A novel Bartonella-like symbiont (BLS) of Tyrophagus putrescentiae was characterized. BLS formed a separate cluster from the Bartonella clade together with an ant symbiont. BLS was present in mite bodies (103 16S DNA copies/mite) and feces but was absent in eggs. This indicated the presence of the BLS in mite guts. The BLS showed a reduction in genome size (1.6 Mb) and indicates gene loss compared to Bartonella apis. The BLS can be interacted with its host by using host metabolic pathways (e.g., the histidine and arginine metabolic pathways) as well as by providing its own metabolic pathways (pantothenate and lipoic acid) to the host, suggesting the existence of a mutualistic association. Our experimental data further confirmed these potential mutualistic nutritional associations, as cultures of T. putrescentiae with low BLS abundance showed the strongest response after the addition of vitamins. Despite developing an arguably tight dependency on its host, the BLS has probably retained flagellar mobility, as evidenced by the 32 proteins enriched in KEGG pathways associated with flagellar assembly or chemotaxis (e.g., fliC, flgE, and flgK, as highly expressed genes). Some of these proteins probably also facilitate adhesion to host gut cells. The microcin C transporter was identified in the BLS, suggesting that microcin C may be used in competition with other gut bacteria.

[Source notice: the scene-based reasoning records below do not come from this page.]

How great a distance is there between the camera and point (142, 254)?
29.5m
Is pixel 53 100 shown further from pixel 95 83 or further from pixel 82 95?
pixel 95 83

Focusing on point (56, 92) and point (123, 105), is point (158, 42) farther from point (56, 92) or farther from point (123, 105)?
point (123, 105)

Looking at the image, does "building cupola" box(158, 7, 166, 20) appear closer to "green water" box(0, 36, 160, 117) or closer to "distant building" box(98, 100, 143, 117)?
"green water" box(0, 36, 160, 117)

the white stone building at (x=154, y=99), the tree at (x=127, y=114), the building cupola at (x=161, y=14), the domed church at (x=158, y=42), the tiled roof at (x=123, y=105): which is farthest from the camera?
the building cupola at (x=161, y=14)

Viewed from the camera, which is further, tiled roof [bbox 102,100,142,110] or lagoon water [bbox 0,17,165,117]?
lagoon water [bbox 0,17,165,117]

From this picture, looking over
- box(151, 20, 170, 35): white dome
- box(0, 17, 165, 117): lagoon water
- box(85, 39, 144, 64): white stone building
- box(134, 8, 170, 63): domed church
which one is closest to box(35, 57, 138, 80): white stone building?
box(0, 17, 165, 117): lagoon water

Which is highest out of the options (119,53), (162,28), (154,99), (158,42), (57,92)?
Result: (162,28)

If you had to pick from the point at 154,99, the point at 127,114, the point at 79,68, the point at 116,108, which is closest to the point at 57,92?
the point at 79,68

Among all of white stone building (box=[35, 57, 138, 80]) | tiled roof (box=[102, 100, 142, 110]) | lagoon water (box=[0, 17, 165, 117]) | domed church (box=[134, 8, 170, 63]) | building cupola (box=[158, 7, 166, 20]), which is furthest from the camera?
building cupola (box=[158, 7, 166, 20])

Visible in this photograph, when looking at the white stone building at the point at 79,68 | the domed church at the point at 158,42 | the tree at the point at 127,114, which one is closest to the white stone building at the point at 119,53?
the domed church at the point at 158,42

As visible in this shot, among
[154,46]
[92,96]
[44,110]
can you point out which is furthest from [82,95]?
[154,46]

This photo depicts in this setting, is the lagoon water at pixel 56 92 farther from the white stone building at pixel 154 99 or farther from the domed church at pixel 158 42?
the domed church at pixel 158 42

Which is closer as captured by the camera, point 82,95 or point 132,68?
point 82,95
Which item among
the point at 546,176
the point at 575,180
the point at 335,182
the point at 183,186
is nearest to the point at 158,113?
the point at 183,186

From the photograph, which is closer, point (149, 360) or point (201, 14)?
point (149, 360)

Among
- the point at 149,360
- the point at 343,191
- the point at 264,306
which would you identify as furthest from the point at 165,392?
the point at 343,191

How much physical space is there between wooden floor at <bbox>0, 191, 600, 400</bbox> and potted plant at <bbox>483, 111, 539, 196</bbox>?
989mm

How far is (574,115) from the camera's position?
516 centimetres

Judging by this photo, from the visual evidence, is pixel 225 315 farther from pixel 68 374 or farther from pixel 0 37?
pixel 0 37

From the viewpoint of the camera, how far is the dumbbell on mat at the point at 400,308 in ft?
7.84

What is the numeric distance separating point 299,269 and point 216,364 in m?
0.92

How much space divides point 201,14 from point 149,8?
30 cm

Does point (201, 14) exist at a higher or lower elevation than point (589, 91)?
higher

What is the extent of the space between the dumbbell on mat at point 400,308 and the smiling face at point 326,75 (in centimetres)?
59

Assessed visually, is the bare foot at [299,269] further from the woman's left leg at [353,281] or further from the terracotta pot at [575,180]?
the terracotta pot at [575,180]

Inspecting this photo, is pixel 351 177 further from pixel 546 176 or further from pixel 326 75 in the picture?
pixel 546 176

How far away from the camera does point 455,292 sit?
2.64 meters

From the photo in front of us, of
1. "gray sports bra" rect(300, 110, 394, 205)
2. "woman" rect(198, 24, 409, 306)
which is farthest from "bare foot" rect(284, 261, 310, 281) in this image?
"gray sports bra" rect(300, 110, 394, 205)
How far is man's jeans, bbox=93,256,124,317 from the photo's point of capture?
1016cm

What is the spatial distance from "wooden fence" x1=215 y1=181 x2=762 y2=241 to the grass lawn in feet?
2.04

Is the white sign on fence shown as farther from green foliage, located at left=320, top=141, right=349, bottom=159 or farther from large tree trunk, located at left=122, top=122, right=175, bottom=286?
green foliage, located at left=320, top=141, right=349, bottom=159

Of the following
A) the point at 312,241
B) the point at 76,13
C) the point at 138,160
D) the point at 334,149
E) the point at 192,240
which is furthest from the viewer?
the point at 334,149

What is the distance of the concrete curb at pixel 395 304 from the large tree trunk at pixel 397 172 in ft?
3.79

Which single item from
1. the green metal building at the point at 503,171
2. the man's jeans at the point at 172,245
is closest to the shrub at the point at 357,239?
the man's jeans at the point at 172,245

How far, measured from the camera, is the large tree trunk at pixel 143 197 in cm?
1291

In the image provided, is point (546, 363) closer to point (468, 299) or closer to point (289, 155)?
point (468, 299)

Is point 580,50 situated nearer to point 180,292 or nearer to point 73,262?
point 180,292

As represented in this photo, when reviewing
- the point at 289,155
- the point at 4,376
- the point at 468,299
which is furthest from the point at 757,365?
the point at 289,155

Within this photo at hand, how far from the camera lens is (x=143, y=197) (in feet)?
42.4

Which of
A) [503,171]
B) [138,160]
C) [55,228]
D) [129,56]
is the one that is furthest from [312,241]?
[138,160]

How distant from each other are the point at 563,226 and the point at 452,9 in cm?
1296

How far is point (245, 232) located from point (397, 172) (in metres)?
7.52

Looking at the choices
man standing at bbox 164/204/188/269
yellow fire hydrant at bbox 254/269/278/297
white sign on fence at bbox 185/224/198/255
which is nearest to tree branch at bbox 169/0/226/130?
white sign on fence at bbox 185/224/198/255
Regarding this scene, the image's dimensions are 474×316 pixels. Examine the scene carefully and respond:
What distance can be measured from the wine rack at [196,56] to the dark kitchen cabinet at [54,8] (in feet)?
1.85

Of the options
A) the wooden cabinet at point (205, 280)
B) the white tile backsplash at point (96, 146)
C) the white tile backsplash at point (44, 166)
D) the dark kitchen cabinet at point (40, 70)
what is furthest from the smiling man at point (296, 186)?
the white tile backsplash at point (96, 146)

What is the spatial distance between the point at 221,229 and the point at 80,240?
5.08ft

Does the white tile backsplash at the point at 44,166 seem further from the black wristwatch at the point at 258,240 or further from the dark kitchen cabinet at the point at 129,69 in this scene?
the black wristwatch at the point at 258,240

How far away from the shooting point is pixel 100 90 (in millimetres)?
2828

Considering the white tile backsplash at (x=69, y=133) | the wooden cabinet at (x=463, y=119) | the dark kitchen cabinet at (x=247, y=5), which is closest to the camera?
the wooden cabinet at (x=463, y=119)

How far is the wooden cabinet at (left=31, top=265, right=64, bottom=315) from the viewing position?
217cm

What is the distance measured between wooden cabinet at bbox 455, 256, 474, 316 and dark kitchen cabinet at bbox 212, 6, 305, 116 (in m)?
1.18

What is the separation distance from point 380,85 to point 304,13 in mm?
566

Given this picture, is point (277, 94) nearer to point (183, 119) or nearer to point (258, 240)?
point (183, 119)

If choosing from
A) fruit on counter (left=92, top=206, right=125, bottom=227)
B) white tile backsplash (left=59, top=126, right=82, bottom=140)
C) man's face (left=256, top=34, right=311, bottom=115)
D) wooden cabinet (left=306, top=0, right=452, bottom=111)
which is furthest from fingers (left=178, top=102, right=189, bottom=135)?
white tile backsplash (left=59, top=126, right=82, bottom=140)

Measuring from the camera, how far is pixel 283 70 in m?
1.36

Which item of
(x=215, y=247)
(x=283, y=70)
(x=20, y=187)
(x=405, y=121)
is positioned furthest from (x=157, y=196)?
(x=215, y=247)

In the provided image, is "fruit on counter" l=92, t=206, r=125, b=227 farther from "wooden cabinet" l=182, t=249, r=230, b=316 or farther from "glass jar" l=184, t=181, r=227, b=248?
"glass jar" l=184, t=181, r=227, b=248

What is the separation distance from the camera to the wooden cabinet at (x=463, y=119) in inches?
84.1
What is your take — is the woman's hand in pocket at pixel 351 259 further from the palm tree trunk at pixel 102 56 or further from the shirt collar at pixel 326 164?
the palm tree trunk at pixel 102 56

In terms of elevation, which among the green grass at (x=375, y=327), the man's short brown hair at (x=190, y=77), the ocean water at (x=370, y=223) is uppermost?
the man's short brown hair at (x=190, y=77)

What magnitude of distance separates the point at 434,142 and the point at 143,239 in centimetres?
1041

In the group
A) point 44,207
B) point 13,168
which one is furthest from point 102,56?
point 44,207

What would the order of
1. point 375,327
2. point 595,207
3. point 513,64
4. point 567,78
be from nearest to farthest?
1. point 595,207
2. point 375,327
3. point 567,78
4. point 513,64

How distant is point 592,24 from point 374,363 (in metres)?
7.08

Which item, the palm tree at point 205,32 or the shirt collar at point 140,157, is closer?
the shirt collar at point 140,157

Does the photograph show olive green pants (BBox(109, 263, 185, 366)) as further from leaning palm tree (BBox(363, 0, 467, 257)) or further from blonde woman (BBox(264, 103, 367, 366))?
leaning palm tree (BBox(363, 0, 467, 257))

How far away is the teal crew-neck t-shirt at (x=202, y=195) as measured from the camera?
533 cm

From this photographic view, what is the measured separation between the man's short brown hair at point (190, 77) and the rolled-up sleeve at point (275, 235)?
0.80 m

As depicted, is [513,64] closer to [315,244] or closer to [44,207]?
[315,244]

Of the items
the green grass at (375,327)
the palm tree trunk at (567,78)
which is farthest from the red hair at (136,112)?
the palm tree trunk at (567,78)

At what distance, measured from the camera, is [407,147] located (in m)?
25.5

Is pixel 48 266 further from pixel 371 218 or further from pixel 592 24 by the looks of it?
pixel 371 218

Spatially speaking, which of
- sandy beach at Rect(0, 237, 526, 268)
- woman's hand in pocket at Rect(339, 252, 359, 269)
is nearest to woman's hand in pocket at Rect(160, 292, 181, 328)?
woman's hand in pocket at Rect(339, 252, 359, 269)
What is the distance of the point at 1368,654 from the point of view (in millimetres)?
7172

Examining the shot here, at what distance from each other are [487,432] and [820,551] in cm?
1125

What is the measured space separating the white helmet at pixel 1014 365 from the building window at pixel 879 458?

The 16S DNA sequence comparison indicated a mite clade of BLSs with a broad host range, including house dust and stored-product mites. Our phylogenomic analyses identified a unique lineage of arachnid specific BLSs in mites and scorpions.IMPORTANCEA Bartonella-like symbiont was found in an astigmatid mite of allergenic importance. We assembled the genome of the bacterium from metagenomes of different stored-product mite (T. putrescentiae) cultures. The bacterium provides pantothenate and lipoic acid to the mite host. The vitamin supply explains the changes in the relative abundance of BLSs in T. putrescentiae as the microbiome response to nutritional or pesticide stress, as observed previously. The phylogenomic analyses of available 16S DNA sequences originating from mite, scorpion, and insect samples identified a unique lineage of arachnid specific forming large Bartonella clade. BLSs associated with mites and a scorpion. The Bartonella clade included the previously described Ca. Tokpelaia symbionts of ants.